Aan de Voorzitter van de Eerste Kamer der Staten-Generaal
Den Haag, 18 december 2019
Nu de Tweede Kamer bovengenoemd wetsvoorstel heeft aanvaard, op 17 december 2019,
wordt het voor behandeling toegezonden aan de Eerste Kamer. Ik breng onder uw aandacht
dat een spoedige behandeling door de Eerste Kamer van het – zeer kleine – wetsvoorstel
gewenst is.
Het wetsvoorstel bestaat uit één wijzigingsartikel en een inwerkingtredingsbepaling.
Het beoogt niet meer dan de huidige concessie en erkenningen van de landelijke publieke
mediadienst met een jaar te verlengen. Het is van groot belang dat het wetsvoorstel
op kortst mogelijke termijn wet wordt en in werking kan treden. De concessie en erkenningen
zoals ze op dit moment gelden lopen af op 31 december 2020, en de wettelijk voorgeschreven
voorbereidingshandelingen voor de nieuwe concessie en erkenningen zijn nu al aan de
orde. Zo dienen de erkenningaanvragen van omroeporganisaties, uitgaande van een nieuwe
erkenningperiode per 1 januari 2021, te zijn ingediend vóór 1 februari 2020. Het spoedwetsvoorstel
is nodig voor een noodzakelijk jaar respijt.

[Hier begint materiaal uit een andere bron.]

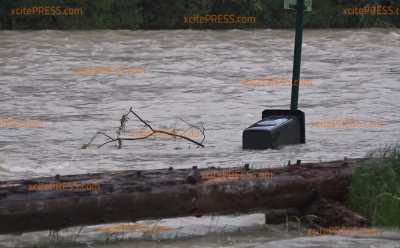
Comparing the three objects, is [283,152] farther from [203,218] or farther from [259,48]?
[259,48]

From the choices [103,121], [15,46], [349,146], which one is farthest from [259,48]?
[349,146]

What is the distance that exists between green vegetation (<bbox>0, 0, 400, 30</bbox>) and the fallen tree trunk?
16.8 m

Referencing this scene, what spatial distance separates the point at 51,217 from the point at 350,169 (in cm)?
208

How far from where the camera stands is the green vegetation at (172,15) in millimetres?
23359

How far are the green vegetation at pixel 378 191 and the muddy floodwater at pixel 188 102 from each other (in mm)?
267

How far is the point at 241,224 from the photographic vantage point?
7.11 metres

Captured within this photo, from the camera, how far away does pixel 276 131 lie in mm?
10039

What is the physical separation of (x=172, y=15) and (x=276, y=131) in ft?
46.3

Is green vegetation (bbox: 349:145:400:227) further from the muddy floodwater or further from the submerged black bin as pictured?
the submerged black bin
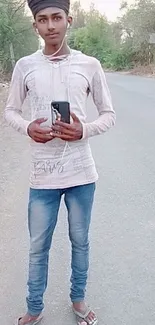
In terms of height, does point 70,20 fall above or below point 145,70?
above

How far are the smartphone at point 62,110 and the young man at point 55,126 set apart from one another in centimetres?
3

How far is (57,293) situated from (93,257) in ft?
2.05

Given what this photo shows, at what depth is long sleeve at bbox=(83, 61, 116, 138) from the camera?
103 inches

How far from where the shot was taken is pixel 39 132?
97.7 inches

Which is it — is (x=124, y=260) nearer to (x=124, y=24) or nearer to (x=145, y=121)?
(x=145, y=121)

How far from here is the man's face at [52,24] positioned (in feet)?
8.11

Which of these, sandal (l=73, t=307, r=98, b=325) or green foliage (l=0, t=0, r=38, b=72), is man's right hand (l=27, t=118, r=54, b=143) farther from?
green foliage (l=0, t=0, r=38, b=72)

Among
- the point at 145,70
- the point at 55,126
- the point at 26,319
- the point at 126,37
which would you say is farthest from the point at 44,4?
the point at 126,37

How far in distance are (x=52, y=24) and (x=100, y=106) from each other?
0.51 metres

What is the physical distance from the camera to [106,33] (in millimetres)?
56750

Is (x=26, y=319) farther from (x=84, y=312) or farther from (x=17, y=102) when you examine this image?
(x=17, y=102)

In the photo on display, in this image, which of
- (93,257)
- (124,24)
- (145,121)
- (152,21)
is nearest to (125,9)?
(124,24)

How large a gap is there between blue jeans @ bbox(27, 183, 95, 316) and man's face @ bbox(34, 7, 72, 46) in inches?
31.2

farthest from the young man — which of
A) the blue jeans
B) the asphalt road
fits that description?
the asphalt road
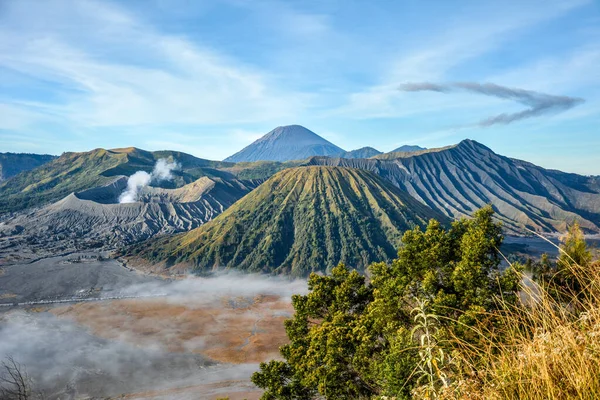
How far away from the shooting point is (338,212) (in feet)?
343

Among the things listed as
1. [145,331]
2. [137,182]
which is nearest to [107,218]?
[137,182]

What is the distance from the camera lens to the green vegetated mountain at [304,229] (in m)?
92.1

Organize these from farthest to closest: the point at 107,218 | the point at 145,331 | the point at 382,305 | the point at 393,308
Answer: the point at 107,218, the point at 145,331, the point at 382,305, the point at 393,308

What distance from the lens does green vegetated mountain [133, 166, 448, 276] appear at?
9206 cm

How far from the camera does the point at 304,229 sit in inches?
3979

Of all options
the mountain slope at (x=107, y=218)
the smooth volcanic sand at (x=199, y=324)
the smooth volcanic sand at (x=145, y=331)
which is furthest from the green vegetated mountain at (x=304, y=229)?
the mountain slope at (x=107, y=218)

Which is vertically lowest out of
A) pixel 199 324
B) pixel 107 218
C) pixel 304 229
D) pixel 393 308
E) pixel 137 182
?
pixel 199 324

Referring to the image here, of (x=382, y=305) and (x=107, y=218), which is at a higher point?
(x=382, y=305)

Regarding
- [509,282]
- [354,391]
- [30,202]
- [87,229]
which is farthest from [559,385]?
[30,202]

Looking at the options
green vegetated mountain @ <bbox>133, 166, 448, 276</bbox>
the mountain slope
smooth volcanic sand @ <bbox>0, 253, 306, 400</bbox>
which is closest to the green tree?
smooth volcanic sand @ <bbox>0, 253, 306, 400</bbox>

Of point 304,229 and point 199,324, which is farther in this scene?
point 304,229

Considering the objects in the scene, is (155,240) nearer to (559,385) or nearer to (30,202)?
(30,202)

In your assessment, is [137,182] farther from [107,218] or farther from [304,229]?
[304,229]

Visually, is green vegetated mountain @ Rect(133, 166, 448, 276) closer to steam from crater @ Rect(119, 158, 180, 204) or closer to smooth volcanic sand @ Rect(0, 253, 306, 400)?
smooth volcanic sand @ Rect(0, 253, 306, 400)
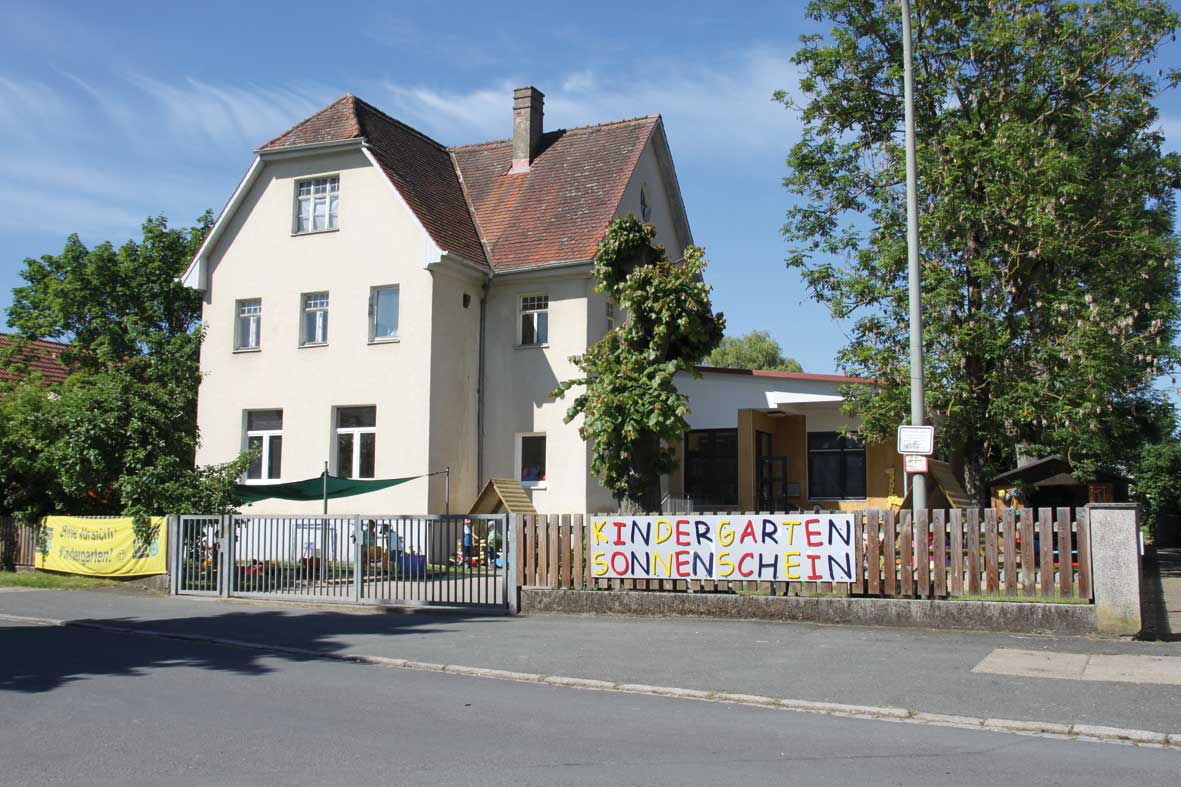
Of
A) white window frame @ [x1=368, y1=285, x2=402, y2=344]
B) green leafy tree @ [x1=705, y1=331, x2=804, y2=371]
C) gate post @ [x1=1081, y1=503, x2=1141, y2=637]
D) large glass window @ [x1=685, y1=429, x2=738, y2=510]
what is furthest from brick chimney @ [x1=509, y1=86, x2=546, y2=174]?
green leafy tree @ [x1=705, y1=331, x2=804, y2=371]

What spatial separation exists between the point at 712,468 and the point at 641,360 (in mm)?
13432

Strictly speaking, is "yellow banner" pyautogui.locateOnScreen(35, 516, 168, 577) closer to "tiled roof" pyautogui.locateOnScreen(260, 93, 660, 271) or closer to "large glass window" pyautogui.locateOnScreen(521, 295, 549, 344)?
"tiled roof" pyautogui.locateOnScreen(260, 93, 660, 271)

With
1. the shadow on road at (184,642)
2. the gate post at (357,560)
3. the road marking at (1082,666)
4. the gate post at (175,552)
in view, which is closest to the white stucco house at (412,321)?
the gate post at (175,552)

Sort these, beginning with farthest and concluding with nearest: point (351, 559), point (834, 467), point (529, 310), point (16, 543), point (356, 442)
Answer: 1. point (834, 467)
2. point (529, 310)
3. point (356, 442)
4. point (16, 543)
5. point (351, 559)

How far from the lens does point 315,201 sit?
27031mm

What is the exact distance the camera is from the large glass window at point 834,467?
29.7 m

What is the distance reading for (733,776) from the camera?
21.7 ft

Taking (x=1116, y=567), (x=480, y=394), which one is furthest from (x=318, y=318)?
(x=1116, y=567)

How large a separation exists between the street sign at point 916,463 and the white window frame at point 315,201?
16.7 meters

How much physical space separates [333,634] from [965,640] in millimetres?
7950

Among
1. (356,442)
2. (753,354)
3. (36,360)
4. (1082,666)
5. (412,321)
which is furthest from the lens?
(753,354)

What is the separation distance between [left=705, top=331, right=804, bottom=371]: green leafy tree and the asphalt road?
194ft

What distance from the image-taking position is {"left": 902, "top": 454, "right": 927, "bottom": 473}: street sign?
14430 mm

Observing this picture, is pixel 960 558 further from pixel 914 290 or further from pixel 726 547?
pixel 914 290
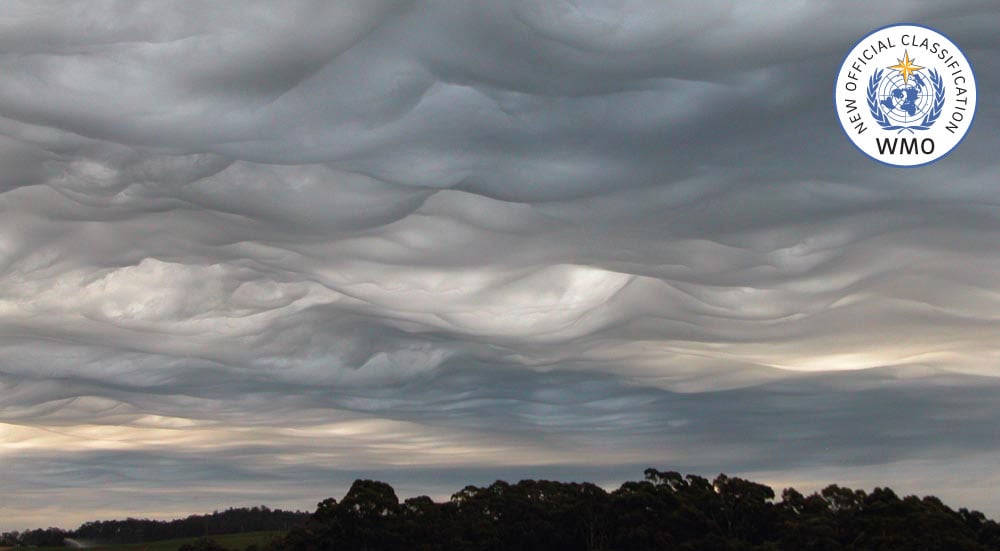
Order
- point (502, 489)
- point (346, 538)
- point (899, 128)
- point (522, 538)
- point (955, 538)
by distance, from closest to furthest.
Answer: point (899, 128) → point (955, 538) → point (346, 538) → point (522, 538) → point (502, 489)

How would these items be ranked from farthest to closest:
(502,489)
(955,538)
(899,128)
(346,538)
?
1. (502,489)
2. (346,538)
3. (955,538)
4. (899,128)

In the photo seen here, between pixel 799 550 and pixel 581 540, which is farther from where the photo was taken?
pixel 581 540

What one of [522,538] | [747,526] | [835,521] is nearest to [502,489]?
[522,538]

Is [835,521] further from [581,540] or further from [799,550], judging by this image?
[581,540]

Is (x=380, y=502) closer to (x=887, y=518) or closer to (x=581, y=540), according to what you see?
(x=581, y=540)

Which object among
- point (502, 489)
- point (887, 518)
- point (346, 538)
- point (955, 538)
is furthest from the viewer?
point (502, 489)

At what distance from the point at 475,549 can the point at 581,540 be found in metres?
20.6

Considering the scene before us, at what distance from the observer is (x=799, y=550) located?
485ft

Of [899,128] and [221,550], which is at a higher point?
[899,128]

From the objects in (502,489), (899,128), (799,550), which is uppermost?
(899,128)

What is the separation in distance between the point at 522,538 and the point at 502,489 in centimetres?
1327

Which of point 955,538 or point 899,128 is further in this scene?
point 955,538

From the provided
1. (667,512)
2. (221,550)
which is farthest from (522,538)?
(221,550)

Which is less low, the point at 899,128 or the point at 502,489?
the point at 899,128
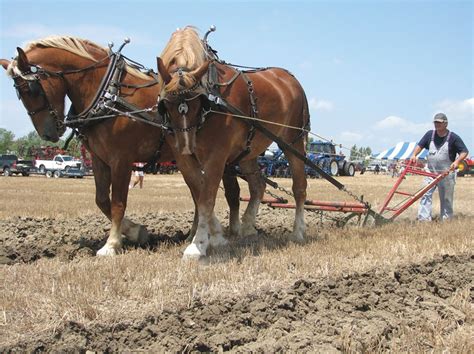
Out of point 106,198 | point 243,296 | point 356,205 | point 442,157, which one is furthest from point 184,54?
point 442,157

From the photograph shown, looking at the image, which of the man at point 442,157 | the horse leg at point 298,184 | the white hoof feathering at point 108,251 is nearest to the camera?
the white hoof feathering at point 108,251

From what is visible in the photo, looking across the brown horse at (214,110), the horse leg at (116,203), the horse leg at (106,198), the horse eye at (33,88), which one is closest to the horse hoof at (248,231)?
the brown horse at (214,110)

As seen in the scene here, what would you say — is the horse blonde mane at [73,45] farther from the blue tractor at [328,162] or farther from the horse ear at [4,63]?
the blue tractor at [328,162]

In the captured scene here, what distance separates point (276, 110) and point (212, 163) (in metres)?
1.41

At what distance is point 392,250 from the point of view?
18.5 feet

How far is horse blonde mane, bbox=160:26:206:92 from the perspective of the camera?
184 inches

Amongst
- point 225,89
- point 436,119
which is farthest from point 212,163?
point 436,119

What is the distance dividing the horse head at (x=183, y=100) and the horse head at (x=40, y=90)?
123cm

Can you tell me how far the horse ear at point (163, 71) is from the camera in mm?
4656

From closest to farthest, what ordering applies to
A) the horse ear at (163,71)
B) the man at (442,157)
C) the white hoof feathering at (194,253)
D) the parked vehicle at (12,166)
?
1. the horse ear at (163,71)
2. the white hoof feathering at (194,253)
3. the man at (442,157)
4. the parked vehicle at (12,166)

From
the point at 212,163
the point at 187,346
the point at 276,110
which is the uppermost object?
the point at 276,110

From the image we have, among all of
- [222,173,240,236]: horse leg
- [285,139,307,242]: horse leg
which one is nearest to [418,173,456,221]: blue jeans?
[285,139,307,242]: horse leg

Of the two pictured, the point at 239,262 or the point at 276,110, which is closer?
the point at 239,262

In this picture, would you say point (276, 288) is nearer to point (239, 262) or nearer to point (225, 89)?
point (239, 262)
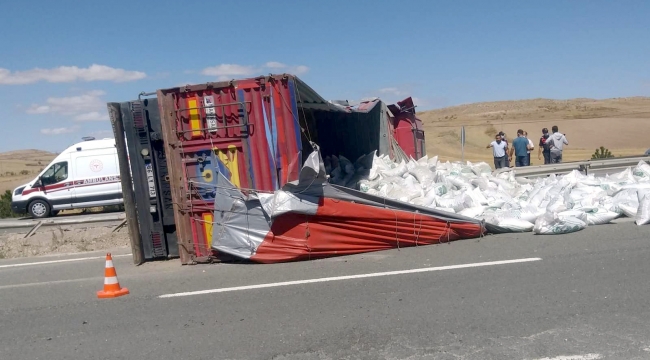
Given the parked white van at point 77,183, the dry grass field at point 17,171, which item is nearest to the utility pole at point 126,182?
the parked white van at point 77,183

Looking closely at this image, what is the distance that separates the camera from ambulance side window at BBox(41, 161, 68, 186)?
18.8m

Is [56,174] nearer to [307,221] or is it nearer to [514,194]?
[307,221]

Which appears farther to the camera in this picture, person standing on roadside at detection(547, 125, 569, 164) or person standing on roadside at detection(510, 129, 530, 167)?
person standing on roadside at detection(547, 125, 569, 164)

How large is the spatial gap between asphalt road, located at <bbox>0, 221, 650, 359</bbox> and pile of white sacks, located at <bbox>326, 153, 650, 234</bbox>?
687mm

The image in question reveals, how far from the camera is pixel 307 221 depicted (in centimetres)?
848

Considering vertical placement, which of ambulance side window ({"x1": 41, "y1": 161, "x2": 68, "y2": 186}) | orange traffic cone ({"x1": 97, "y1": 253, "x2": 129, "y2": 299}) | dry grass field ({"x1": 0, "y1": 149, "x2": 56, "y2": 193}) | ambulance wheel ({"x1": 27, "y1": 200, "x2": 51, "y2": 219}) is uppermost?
ambulance side window ({"x1": 41, "y1": 161, "x2": 68, "y2": 186})

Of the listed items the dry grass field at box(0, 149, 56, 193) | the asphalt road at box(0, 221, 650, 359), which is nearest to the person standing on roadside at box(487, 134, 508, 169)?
the asphalt road at box(0, 221, 650, 359)

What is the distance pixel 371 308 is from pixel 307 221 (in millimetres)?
2589

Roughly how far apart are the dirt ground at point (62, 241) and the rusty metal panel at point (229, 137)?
3.35 metres

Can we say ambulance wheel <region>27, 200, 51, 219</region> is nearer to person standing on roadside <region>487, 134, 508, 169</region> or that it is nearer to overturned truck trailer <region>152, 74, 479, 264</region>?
overturned truck trailer <region>152, 74, 479, 264</region>

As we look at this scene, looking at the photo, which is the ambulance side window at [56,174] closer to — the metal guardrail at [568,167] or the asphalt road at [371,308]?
the asphalt road at [371,308]

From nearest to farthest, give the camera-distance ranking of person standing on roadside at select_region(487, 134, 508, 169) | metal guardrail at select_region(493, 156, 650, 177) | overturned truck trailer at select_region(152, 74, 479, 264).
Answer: overturned truck trailer at select_region(152, 74, 479, 264) < metal guardrail at select_region(493, 156, 650, 177) < person standing on roadside at select_region(487, 134, 508, 169)

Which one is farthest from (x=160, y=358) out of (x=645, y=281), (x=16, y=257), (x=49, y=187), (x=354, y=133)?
(x=49, y=187)

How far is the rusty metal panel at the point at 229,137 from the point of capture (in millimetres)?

Het wetsvoorstel is aangekondigd in de Visiebrief van het kabinet over de publieke
omroep.1 Veel van de maatregelen uit de Visiebrief vergen een wetswijziging. Daartoe wordt
gewerkt aan een apart wetsvoorstel. En een deel van die maatregelen dient te worden
geëffectueerd met ingang van een nieuwe concessie-/erkenningperiode. Zonder het jaar
verlenging zou de nieuwe periode beginnen op 1 januari 2021: te vroeg voor zorgvuldige
invoering van de nieuwe maatregelen. Dat zou ertoe leiden dat de maatregelen pas met
ingang van de opvolgende periode, per 1 januari 2026, zouden kunnen gelden. In het
licht van de urgentie van de maatregelen zou dat te laat zijn. Een en ander wordt
uiteengezet in de memorie van toelichting bij het onderhavige wetsvoorstel.
Een belangrijke wijziging uit de Visiebrief is de verlaging van het minimumaantal
leden dat is vereist voor aspirant omroeporganisaties die de stap naar een gewone
erkenning willen maken. Voorgesteld wordt dat aantal te verlagen van 150.000 naar
50.000. De ledeneis van 150.000 lijkt voor de huidige aspirant omroepen een onmogelijke
opgave. Zonder de verlenging van de concessie-/erkenningperiode zou voor de eerstvolgende
erkenningperiode, per 1 januari 2021, de eis van 150.000 leden nog gelden. Dat zou
het grote risico met zich meebrengen dat huidige aspiranten het publieke bestel zouden
moeten verlaten.
Bij het verlengen van de lopende concessie en erkenningen hoort logischerwijs het
verplaatsen van de peildatum voor het ledenaantal van de omroeporganisaties. Het bepalen
van die peildatum is een bevoegdheid die ik heb op grond van artikel 2.27, eerste
lid, Mediawet 2008. De peildatum was vastgesteld op 31 december 2019. Ik heb inmiddels
het besluit genomen om de peildatum te verschuiven naar 31 december 2020.2 Het had mijn voorkeur dit pas te doen na aanvaarding van het wetsvoorstel door de
Eerste Kamer.3 Gelet op het tijdstip van behandeling van het wetsvoorstel in de Tweede Kamer en
op de gewenste duidelijkheid voor (aspirant) omroeporganisaties heb ik gemeend met
de verschuiving niet te kunnen wachten. Ik heb melding gemaakt van dit besluit tijdens
het plenaire debat over het onderhavige wetsvoorstel in de Tweede Kamer.